The Medical Writer will provide support to the functional project teams leading to sound clinical documents for new and existing products/indications.
Key Responsibilities:
* Preparing, writing, editing, and reviewing Instructions for use (IFUs), Clinical Evaluation Plans (CEPs), Clinical Evaluation Reports (CERs), Post Market Clinical Plans (PMCFPs), Post Market Clinical Follow-up Reports (PMCFRs) and Summary of Safety and Clinical performance (SSCPs)

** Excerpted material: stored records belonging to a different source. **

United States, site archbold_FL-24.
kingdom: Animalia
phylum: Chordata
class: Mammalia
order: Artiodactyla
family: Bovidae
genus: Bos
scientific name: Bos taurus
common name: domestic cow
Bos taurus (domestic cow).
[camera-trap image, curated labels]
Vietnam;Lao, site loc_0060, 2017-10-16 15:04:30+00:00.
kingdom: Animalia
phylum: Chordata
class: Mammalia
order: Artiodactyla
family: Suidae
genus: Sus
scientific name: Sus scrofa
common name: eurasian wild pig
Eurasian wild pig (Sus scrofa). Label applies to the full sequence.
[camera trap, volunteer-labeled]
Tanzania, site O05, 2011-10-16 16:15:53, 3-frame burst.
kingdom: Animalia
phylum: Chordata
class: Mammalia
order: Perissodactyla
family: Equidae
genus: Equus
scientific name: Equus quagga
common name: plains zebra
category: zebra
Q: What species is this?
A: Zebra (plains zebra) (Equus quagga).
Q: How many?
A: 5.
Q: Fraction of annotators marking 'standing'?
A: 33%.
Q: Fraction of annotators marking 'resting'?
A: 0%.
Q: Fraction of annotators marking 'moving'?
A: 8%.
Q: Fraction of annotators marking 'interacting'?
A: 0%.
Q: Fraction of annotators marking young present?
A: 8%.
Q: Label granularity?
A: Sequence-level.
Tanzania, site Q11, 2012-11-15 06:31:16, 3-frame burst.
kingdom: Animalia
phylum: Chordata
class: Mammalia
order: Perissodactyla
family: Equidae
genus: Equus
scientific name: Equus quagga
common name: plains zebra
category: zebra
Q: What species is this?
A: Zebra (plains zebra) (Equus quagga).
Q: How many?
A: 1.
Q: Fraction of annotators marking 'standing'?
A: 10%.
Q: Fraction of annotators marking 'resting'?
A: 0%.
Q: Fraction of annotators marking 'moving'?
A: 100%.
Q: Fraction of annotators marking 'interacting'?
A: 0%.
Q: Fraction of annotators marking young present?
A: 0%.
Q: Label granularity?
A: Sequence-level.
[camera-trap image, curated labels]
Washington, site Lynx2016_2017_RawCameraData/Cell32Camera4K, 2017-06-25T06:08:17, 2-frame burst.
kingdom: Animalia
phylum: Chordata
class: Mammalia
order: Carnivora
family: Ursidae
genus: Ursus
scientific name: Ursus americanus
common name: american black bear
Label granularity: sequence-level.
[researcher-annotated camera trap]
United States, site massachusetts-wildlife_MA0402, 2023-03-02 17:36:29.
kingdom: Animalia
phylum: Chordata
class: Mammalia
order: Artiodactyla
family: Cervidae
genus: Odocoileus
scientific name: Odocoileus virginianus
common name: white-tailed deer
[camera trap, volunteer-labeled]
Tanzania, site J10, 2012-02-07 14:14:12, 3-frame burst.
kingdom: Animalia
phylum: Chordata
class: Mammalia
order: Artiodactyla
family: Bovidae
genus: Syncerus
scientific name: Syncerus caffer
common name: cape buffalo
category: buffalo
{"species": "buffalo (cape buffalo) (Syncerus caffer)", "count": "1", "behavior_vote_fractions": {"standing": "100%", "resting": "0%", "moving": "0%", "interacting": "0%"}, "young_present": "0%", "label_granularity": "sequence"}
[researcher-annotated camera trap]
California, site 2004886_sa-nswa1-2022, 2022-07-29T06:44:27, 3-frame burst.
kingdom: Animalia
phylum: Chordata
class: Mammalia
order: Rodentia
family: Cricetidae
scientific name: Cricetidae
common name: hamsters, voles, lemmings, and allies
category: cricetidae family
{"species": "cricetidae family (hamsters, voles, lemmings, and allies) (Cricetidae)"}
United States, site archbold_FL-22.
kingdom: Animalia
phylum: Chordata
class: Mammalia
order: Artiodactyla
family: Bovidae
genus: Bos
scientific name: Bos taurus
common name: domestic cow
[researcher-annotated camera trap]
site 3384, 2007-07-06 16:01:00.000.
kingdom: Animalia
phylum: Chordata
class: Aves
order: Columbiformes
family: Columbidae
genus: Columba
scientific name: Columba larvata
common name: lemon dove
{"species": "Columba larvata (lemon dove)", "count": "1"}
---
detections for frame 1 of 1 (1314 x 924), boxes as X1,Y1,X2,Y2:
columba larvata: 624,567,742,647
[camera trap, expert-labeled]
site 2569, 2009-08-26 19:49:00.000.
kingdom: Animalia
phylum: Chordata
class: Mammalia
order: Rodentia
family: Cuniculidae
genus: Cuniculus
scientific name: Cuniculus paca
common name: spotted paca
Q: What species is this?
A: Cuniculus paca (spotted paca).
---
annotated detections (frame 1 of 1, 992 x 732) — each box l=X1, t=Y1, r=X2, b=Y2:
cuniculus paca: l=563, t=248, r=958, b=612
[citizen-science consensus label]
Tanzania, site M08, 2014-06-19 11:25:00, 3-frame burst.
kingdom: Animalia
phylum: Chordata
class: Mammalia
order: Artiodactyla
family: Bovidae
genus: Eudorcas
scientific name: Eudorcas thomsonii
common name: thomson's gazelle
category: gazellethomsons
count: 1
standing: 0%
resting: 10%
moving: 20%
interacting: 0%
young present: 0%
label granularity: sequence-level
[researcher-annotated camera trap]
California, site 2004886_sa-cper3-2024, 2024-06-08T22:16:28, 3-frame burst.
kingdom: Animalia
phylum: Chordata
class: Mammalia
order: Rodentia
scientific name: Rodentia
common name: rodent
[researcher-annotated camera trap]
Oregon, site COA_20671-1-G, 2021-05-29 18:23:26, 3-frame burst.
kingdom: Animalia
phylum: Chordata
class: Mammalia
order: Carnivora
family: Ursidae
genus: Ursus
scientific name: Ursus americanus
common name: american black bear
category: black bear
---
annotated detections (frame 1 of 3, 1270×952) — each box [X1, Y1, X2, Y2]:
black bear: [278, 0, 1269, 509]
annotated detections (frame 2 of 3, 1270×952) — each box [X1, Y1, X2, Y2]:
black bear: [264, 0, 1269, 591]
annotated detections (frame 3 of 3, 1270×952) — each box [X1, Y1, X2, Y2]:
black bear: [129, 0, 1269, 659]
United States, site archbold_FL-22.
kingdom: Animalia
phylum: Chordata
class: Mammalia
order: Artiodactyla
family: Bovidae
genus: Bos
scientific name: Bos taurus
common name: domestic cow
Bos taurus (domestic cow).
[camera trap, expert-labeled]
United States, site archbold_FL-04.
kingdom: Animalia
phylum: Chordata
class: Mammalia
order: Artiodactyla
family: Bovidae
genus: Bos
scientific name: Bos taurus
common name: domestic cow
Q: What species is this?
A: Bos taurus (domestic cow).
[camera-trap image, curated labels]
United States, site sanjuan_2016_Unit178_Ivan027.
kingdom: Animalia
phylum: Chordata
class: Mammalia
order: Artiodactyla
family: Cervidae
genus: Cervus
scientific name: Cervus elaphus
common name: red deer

* Design, conduct and documentation of systematic literature searches in medical databases on products, specific indications, outcomes, or other topics
* Appraisal, grading, analysis and write up of all clinical data obtained through the systematic searches to establish clinical evaluation acceptance criteria and quantitatively compare subject device data to demonstrate compliance to relevant general safety and performance requirements (GSPRs)
Requirements and Skills:
A minimum of 5 years documented professional experience in a life science or healthcare field or as a medical writer with good clinical/scientific writing skills is required.
Fluent written and spoken English is also essential.
Familiarity with document control within a quality management system and knowledge of risk management processes for medical devices are highly desirable.
Candidates should have excellent attention to detail and execution of critical appraisal of information.